# Action item
Pick up the blog entry about getting ready for Hurricane Frances after its last sentence and write what comes next.

So they ended their 4th encore last night at the Frank Erwin Center.

$55 dollars and worth twice as much.

I've never seen such pyrotechnics upstaged by a completely bada$$ show.

Friday, September 03, 2004

Invitation to Stokes Kith & Kin: I'm starting a new project over at Coast & Crown and welcome your input as I go along.

Thursday, September 02, 2004

Dennis Miller was interviewed on NPR yesterday. On the program Here And Now, Robin Young spoke with Dennis on the phone during a lull in the action at the RNC. The interview came at the end of the 45 minute show (listen to the whole show here).

I clipped just the Dennis Miller interview (which is not directly available on the Here & Now site, you've got to listen to the whole show to hear Dennis). Listen to the Dennis Miller interview here.

Dennis is funny as he explains why he became a Republicanan and why he doesn't care that this might make him unpopular in Hollywood. One of my favorite exchanges between he and Robin is when they talk about whether or not NPR's "guy" is John Kerry (as opposed to Dennis's "guy": George Bush). I highly recommend you spend 6 minutes to listen to this exchange.

UPDATE: I had to delete the Miller audio to make room for more important things, like pictures of Aidan Walter Stokes. If you want the file, email me (citostokes@earthlink.net) and I'll send it to you.
Hurricane Frances. With Charley only 2 weeks or so in the past and Hurricane Andrew "seared, I mean seared" in our memories, we have been watching Frances make its way toward us this week with considerable interest and concern. This morning we awakened to a "Hurricane Watch", and at 11 AM the watch turned into a "Hurricane Warning". At the office we went into pack-up mode, according to plan, as the business day began, moving everything from the outer offices to the inner offices except for the large pieces of furniture. By the time the weather service declared a "Hurricane Warning" we were nearly finished, and everyone had left for home by about 1 PM.

After we arrived back home, Carol and I pulled the camper out of the garage so that we could retrieve the metal pots and pans that would work better on our grill and camper stove. Getting the camper out of the garage also gave us room to bring down the shutters that are stored in the loft. People all over the neighborhood were out hammering, sawing, and putting up shutters too. I drove over to Reyna Luisi's house, the widow of my friend Mike who died two years ago of the same cancer I had. Reyna had bought my mother's house, and I wanted to see if she was getting up the shutters OK. Several of her friends and relatives were helping her, so she was well set. I returned to our house, and Carol and I finished putting up our shutters up about 5 PM. After a visit to the home of a new family in our church (more on that below) I took down my ham radio antenna while Carol made dinner (boy, can that lady cook!).

# Record extracts
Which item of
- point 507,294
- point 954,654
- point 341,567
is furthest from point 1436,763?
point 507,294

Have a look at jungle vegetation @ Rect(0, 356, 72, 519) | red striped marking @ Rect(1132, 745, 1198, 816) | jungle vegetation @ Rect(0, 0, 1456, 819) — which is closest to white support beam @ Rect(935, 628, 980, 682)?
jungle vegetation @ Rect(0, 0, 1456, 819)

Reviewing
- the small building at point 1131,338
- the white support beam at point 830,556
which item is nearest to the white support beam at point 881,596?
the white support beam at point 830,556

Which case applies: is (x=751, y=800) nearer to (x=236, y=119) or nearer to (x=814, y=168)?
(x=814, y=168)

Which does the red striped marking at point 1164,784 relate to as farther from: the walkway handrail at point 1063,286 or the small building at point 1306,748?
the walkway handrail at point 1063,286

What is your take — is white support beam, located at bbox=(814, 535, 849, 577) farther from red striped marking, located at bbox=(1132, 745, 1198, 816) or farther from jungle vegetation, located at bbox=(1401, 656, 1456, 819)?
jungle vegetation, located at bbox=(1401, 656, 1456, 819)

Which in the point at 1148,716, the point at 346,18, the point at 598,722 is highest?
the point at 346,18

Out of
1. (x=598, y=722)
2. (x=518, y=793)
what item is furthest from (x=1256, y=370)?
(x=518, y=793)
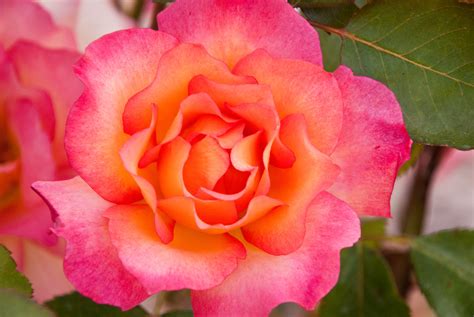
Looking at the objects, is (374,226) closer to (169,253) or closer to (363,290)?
(363,290)

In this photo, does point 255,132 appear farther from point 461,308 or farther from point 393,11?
point 461,308

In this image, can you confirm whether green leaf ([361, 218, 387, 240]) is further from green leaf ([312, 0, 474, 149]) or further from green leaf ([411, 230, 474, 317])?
green leaf ([312, 0, 474, 149])

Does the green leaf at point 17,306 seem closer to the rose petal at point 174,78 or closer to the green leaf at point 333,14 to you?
the rose petal at point 174,78

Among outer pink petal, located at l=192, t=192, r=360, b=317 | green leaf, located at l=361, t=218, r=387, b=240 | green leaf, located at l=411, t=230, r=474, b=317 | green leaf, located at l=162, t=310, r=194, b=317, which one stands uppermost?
outer pink petal, located at l=192, t=192, r=360, b=317

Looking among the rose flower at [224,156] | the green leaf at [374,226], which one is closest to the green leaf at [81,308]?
the rose flower at [224,156]

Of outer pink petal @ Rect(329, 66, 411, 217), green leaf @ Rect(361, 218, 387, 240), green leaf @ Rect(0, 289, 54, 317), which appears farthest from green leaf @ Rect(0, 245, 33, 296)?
green leaf @ Rect(361, 218, 387, 240)

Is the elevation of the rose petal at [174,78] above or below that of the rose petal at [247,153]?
above

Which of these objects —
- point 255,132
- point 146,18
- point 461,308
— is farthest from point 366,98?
point 146,18
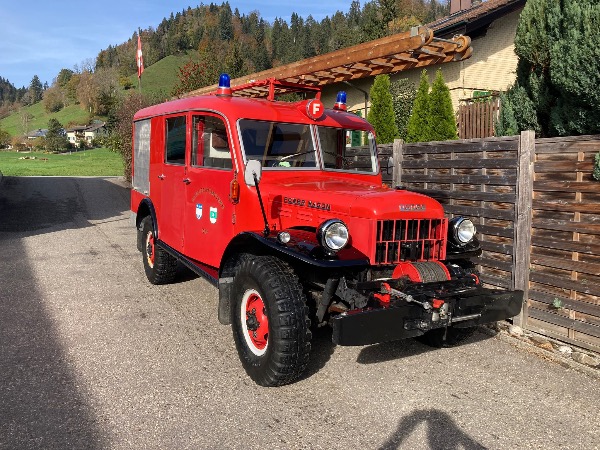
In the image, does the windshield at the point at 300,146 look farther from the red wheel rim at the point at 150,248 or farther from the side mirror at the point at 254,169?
the red wheel rim at the point at 150,248

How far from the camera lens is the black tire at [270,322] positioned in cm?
355

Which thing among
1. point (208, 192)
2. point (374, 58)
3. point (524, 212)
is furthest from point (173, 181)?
point (374, 58)

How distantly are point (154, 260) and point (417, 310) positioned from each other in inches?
→ 159

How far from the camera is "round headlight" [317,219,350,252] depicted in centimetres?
351

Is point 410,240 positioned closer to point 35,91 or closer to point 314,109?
point 314,109

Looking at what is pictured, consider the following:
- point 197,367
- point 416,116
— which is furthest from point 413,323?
point 416,116

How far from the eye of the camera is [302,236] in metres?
3.91

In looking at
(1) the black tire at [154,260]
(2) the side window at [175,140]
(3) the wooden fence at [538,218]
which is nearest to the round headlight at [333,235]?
(3) the wooden fence at [538,218]

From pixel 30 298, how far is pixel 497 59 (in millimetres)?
13445

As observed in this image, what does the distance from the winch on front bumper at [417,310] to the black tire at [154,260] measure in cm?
342

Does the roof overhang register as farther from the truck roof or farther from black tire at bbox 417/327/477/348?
black tire at bbox 417/327/477/348

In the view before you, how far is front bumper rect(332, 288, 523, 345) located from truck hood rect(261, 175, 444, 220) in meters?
0.71

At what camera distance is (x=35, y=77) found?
565 ft

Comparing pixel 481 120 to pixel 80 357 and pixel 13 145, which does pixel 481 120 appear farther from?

# Result of this exercise
Several people younger than I either called or came over to see if we needed help. In years past, we were the ones calling older people with the same inquiry. Carol and I seemed to have passed some sort of threshold, and I'm not sure I am all that happy about it.

The minister of our church and his family prepared for their first hurricane. As we were putting our shutters up, he was driving by on his way to help a new family in our church with their shutters. He stopped to say hello and to tell us where he was going, in case we could get over there too. He and his family had already put the shutters up on their house, and they were all squared away. His son, a high school senior, came over about a half our later to see how we were doing. He was one of the people who wanted to know if we needed any help. We were about finished, so all of us went over to the house of the new family, where we found the pastor hard at work with the father of the family and a friend of his.

That pretty much defines his ministry approach.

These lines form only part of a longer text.